## EXERCISE
Can you reproduce, word for word, the part of the blood pressure passage that opens with the words containing "To take your" and closes with "affect the accuracy."?

## PASSAGE PROVIDED

If a doctor suspects that you have high blood pressure or are already diagnosed, you may be considering purchasing a wrist or arm monitor. Taking a blood pressure measurement at home can help your doctor determine if your blood pressure medication is working well or if there needs to be a change. Blood pressure monitors can be important tools to help you keep track of your blood pressure changes throughout the day.
To take your blood pressure at home, you can use a hand or wrist monitor. A cuff around the arm is inflated by hand, while a wrist monitor is normally battery operated and automatically inflates with the touch of a button.
It is important to check whatever unit you choose for accuracy. You can take it to your doctor's office and check it against the nurse or physician's reading. Monitors can be complicated to use and can be damaged easily, which will affect the accuracy.
To prmote accuracy, keep the hand or arm that you are using for the reading at the same level as your heart. The American heart Association makes the recommendation that your elbow be kept at a 45 degree angle when taking your blood pressure. It is also important to always use the same arm when taking your blood pressure to maintain consistency.

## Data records
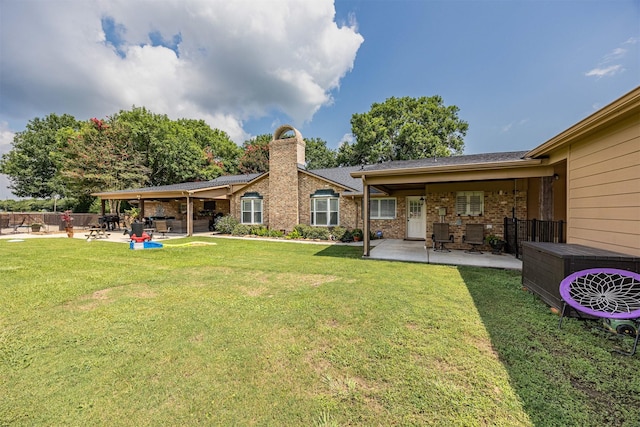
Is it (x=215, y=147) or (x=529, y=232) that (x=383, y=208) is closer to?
(x=529, y=232)

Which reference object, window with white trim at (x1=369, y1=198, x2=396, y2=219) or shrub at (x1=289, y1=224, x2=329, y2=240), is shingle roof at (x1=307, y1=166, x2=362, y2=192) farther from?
shrub at (x1=289, y1=224, x2=329, y2=240)

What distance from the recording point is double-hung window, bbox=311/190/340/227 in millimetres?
13727

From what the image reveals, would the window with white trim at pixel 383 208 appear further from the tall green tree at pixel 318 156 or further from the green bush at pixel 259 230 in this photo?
the tall green tree at pixel 318 156

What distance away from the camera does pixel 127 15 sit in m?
9.20

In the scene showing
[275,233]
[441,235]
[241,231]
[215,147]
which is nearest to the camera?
[441,235]

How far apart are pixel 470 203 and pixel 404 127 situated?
17.6 meters

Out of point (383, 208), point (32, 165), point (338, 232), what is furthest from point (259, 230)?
point (32, 165)

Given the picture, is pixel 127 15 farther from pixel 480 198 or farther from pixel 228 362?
pixel 480 198

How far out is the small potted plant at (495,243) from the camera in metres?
8.68

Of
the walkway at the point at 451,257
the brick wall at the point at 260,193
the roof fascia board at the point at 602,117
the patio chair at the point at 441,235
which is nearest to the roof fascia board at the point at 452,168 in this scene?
the roof fascia board at the point at 602,117

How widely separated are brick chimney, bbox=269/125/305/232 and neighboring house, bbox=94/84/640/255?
0.06 metres

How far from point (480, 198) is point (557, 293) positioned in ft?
21.3

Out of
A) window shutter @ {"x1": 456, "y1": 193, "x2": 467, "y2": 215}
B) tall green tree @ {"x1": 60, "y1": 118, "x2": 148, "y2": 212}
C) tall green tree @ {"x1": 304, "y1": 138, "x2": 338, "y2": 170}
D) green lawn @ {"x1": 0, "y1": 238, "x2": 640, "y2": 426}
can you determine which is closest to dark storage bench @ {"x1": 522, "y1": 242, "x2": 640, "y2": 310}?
green lawn @ {"x1": 0, "y1": 238, "x2": 640, "y2": 426}

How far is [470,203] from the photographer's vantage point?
31.5 ft
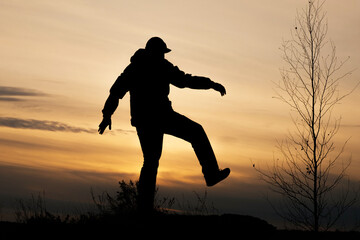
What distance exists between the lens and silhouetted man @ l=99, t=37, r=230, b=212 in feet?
25.2

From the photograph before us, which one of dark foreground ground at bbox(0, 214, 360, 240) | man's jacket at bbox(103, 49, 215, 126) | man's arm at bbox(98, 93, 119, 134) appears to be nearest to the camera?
dark foreground ground at bbox(0, 214, 360, 240)

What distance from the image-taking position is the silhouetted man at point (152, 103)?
303 inches

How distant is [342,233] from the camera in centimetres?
959

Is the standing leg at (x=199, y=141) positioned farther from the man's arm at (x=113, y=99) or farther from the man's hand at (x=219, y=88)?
the man's arm at (x=113, y=99)

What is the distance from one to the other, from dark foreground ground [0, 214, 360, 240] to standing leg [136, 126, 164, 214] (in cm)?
30

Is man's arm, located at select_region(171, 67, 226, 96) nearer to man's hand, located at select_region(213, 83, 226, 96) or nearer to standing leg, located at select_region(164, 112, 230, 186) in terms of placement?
man's hand, located at select_region(213, 83, 226, 96)

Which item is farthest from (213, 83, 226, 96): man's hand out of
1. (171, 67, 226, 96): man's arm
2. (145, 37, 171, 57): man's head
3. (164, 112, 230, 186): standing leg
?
(145, 37, 171, 57): man's head

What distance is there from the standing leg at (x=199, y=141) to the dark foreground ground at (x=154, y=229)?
0.74 meters

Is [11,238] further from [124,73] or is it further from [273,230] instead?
[273,230]

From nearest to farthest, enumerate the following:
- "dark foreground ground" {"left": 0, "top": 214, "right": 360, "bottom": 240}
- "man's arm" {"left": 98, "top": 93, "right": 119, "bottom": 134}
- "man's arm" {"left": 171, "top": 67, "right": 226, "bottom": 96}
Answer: "dark foreground ground" {"left": 0, "top": 214, "right": 360, "bottom": 240}
"man's arm" {"left": 171, "top": 67, "right": 226, "bottom": 96}
"man's arm" {"left": 98, "top": 93, "right": 119, "bottom": 134}

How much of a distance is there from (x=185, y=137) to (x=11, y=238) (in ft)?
10.5

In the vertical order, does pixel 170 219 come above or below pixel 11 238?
above

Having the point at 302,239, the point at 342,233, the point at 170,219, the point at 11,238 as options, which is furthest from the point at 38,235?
the point at 342,233

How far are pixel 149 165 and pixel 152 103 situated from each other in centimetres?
105
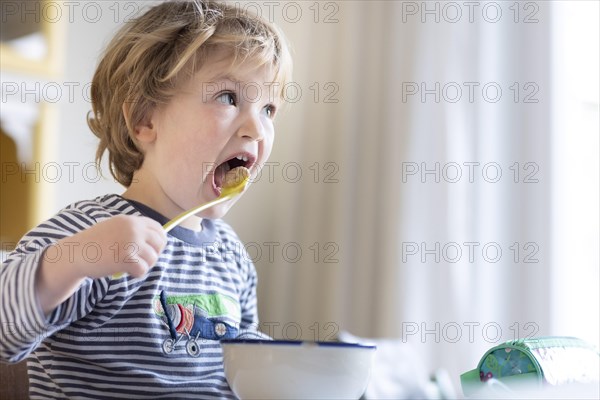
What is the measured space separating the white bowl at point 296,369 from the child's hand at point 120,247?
A: 11 cm

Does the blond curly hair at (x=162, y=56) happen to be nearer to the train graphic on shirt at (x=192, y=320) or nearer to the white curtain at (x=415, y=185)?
the train graphic on shirt at (x=192, y=320)

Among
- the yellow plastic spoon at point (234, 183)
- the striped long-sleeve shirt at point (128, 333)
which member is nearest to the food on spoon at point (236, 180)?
the yellow plastic spoon at point (234, 183)

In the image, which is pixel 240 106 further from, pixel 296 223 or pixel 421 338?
pixel 296 223

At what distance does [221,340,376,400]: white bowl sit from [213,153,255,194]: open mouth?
466 mm

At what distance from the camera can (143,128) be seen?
3.68ft

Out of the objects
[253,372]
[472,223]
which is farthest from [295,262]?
[253,372]

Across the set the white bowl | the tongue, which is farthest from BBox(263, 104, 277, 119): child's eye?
the white bowl

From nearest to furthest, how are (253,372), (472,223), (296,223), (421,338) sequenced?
(253,372)
(472,223)
(421,338)
(296,223)

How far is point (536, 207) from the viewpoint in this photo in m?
1.64

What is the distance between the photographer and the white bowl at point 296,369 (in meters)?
0.59

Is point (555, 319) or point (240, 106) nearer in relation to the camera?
point (240, 106)

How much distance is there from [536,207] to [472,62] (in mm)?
398

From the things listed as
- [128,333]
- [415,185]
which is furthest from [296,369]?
[415,185]

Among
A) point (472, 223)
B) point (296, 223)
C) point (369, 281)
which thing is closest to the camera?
point (472, 223)
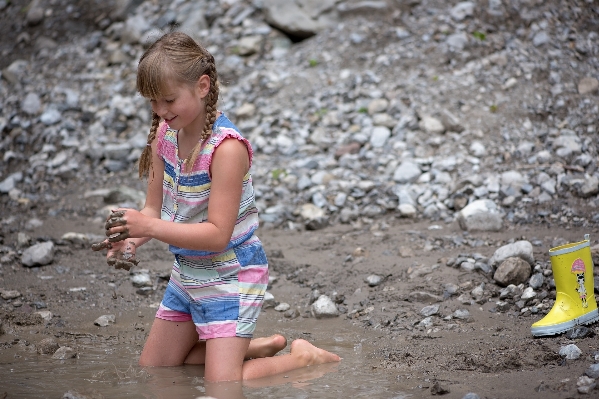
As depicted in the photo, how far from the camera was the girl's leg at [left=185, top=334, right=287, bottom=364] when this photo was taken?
134 inches

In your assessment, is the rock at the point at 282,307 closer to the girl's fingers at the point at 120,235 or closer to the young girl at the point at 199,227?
the young girl at the point at 199,227

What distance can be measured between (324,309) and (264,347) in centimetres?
76

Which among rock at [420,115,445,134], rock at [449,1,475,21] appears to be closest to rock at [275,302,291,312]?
rock at [420,115,445,134]

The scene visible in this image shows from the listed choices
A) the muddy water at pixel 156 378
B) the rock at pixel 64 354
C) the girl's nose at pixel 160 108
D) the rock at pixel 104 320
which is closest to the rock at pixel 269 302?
the muddy water at pixel 156 378

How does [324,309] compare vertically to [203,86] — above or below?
below

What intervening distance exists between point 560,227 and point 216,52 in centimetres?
466

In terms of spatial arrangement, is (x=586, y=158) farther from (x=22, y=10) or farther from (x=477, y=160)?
(x=22, y=10)

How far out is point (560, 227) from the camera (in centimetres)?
485

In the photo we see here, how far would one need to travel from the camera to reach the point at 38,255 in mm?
4730

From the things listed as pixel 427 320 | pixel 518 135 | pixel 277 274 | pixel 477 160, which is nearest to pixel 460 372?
pixel 427 320

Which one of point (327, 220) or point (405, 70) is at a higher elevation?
point (405, 70)

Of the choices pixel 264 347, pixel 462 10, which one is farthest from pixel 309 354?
pixel 462 10

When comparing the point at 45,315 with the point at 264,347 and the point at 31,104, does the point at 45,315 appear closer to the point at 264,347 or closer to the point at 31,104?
the point at 264,347

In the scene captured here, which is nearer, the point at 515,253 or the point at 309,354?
the point at 309,354
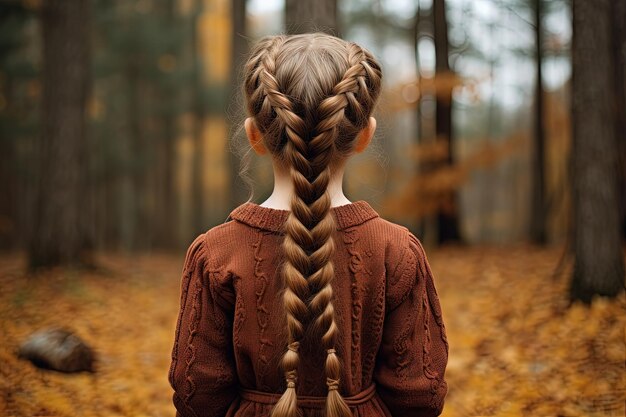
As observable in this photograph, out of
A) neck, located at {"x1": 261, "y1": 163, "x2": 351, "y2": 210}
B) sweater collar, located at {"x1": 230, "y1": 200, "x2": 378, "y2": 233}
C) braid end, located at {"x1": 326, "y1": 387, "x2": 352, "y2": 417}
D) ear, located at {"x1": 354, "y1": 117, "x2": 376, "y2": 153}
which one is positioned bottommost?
braid end, located at {"x1": 326, "y1": 387, "x2": 352, "y2": 417}

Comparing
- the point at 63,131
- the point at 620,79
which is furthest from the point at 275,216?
the point at 63,131

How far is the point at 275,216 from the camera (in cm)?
184

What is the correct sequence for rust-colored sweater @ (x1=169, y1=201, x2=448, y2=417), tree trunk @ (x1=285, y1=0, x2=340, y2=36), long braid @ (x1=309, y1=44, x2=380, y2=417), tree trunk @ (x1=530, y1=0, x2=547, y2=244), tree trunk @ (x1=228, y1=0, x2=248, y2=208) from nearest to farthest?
long braid @ (x1=309, y1=44, x2=380, y2=417)
rust-colored sweater @ (x1=169, y1=201, x2=448, y2=417)
tree trunk @ (x1=285, y1=0, x2=340, y2=36)
tree trunk @ (x1=228, y1=0, x2=248, y2=208)
tree trunk @ (x1=530, y1=0, x2=547, y2=244)

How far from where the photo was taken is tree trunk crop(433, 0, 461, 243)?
13172 millimetres

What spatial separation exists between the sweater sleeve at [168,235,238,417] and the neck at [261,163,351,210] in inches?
10.5

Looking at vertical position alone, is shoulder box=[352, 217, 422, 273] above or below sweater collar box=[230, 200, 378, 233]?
below

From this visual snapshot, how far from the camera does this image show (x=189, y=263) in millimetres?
1929

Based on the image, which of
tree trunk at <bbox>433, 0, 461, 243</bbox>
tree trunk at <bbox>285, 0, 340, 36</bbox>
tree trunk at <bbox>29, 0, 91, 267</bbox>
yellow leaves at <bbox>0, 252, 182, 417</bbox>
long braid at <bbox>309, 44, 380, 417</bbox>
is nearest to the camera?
long braid at <bbox>309, 44, 380, 417</bbox>

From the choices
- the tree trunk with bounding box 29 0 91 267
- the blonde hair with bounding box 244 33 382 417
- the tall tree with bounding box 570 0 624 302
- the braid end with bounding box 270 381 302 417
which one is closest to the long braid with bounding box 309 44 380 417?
the blonde hair with bounding box 244 33 382 417

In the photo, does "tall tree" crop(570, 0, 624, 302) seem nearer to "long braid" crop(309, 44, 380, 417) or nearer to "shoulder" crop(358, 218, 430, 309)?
"shoulder" crop(358, 218, 430, 309)

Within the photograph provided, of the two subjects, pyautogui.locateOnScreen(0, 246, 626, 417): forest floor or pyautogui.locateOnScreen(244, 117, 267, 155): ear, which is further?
pyautogui.locateOnScreen(0, 246, 626, 417): forest floor

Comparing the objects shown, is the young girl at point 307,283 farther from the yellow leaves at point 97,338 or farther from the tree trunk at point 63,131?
the tree trunk at point 63,131

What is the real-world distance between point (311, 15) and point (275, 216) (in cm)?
441

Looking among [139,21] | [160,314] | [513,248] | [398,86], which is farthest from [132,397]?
[139,21]
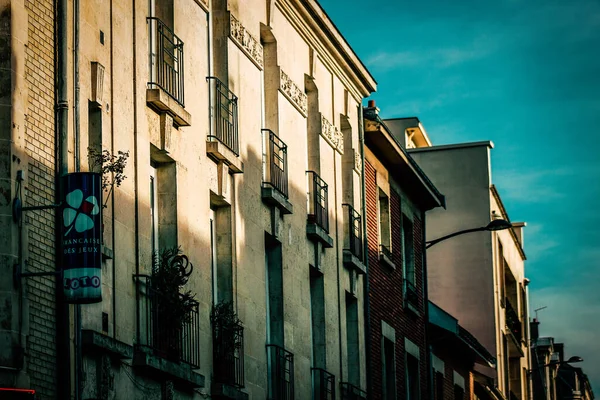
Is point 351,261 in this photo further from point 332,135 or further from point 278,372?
point 278,372

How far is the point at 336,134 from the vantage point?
29.3 meters

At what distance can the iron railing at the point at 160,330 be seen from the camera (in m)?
18.1

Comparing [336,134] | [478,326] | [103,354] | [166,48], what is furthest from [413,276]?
[103,354]

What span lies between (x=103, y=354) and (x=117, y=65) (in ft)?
12.0

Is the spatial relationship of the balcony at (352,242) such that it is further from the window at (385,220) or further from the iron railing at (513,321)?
the iron railing at (513,321)

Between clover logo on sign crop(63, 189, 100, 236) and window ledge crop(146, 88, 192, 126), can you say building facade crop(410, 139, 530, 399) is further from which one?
clover logo on sign crop(63, 189, 100, 236)

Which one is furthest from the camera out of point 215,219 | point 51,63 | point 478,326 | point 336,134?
point 478,326

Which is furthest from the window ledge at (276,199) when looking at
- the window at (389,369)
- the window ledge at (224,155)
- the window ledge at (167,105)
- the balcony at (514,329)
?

## SOLVED PROBLEM
To take your blood pressure at home, you can use a hand or wrist monitor. A cuff around the arm is inflated by hand, while a wrist monitor is normally battery operated and automatically inflates with the touch of a button.
It is important to check whatever unit you choose for accuracy. You can take it to your doctor's office and check it against the nurse or physician's reading. Monitors can be complicated to use and can be damaged easily, which will affect the accuracy.